Dujarric explained that OCHA confirmed that for 50 days, no food, fuel, medicine, or any other essential materials have entered Gaza.
He added that food stocks have dangerously decreased during this period, and that medicines, medical supplies, and vaccines are on the verge of running out. Dujarric pointed out that both children and adults are suffering from hunger, and that the healthcare system in the Strip is on the brink of collapse.
Complete humanitarian collapse
On Wednesday, the Government Media Office in the Gaza Strip warned of the risk of mass deaths at any moment, “due to hunger, lack of healthcare, and the spread of diseases.” The Office warned that “the humanitarian situation in the Strip is entering a stage of total humanitarian collapse, as a result of the systematic policy of siege and starvation imposed by Israeli occupation forces on its population for over six months.”

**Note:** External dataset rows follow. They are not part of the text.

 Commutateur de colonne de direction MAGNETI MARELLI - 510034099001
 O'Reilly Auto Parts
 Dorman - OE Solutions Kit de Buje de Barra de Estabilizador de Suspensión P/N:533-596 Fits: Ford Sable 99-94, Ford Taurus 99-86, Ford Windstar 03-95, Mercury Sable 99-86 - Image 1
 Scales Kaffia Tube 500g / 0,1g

It confirmed that the Strip “is living through a real humanitarian catastrophe and clear famine, where hunger directly threatens the lives of the civilian population—especially more than 1.1 million children suffering from severe malnutrition, due to the absence of food, scarcity of water, near-total collapse of the health system, and denial of the minimum requirements of life.”
On April 9, UNRWA warned that the Gaza Strip is approaching a state of “extreme hunger” due to the ongoing Israeli blockade and the near depletion of remaining essential supplies. Juliette Touma, Director of Communications at UNRWA, said that infants and children in Gaza “are going to sleep hungry” as the available essential supplies are nearly completely exhausted.

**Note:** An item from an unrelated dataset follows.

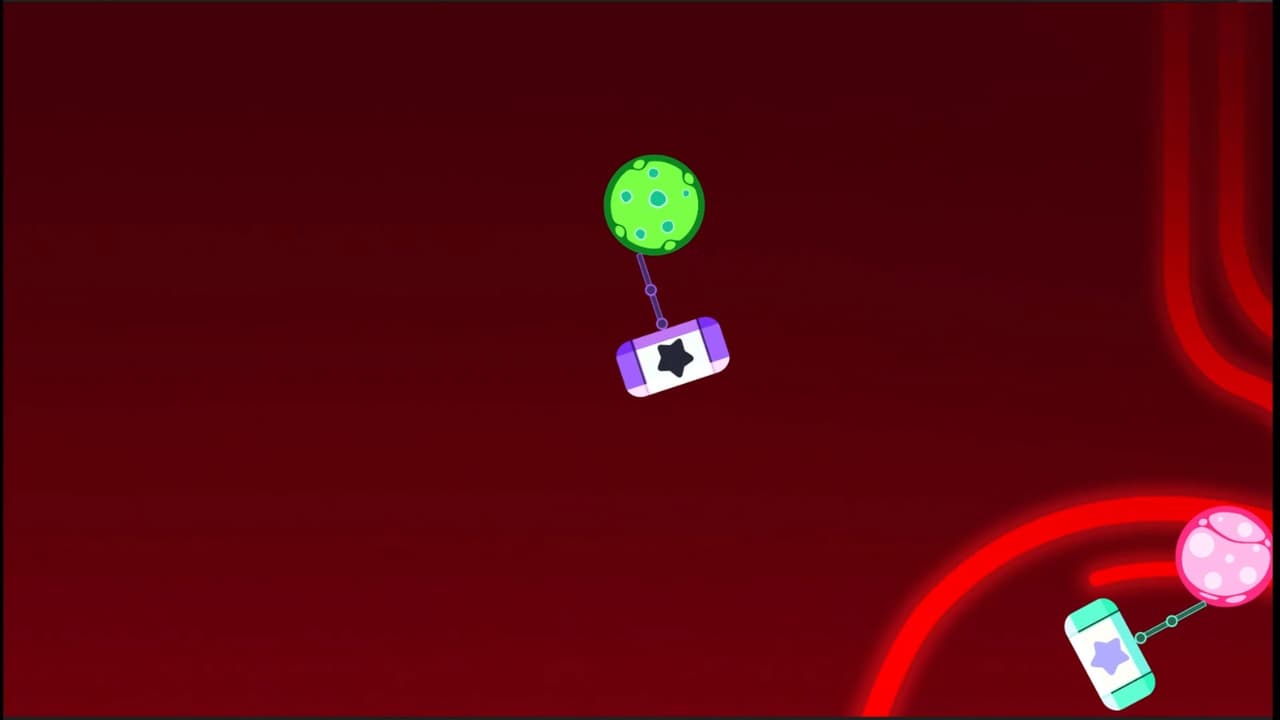 细胞战争 screenshot 5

This new stage of famine is occurring at a time when Gaza’s Palestinians have not even recovered from a previous wave of war. Over the past year and a half of genocide, Israel has deliberately limited the entry of aid into the Gaza Strip, depriving hundreds of thousands of poor families of their free food rations.
According to World Bank data, the genocide committed by Israel has turned all Palestinians in Gaza into poor people, meaning they are unable to provide the minimum necessities of life—food and water—for their families.
Since October 7, 2023, Israel—fully supported by the United States—has been committing genocide in Gaza, which has left more than 166,000 Palestinians dead or wounded, most of them children and women, and more than 11,000 missing.